**SUPPLIED MATERIAL:**
::::::::
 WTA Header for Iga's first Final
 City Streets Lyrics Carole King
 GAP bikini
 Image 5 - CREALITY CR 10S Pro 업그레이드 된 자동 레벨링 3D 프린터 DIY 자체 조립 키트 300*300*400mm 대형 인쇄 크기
::::::::
**WORK TO COMPLETE:** Transcribe the whole listing with every word preserved.

**RESULT OF THIS EXERCISE:**
 WTA Header for Iga's first Final
 City Streets Lyrics Carole King
 GAP bikini
 Image 5 - CREALITY CR 10S Pro 업그레이드 된 자동 레벨링 3D 프린터 DIY 자체 조립 키트 300*300*400mm 대형 인쇄 크기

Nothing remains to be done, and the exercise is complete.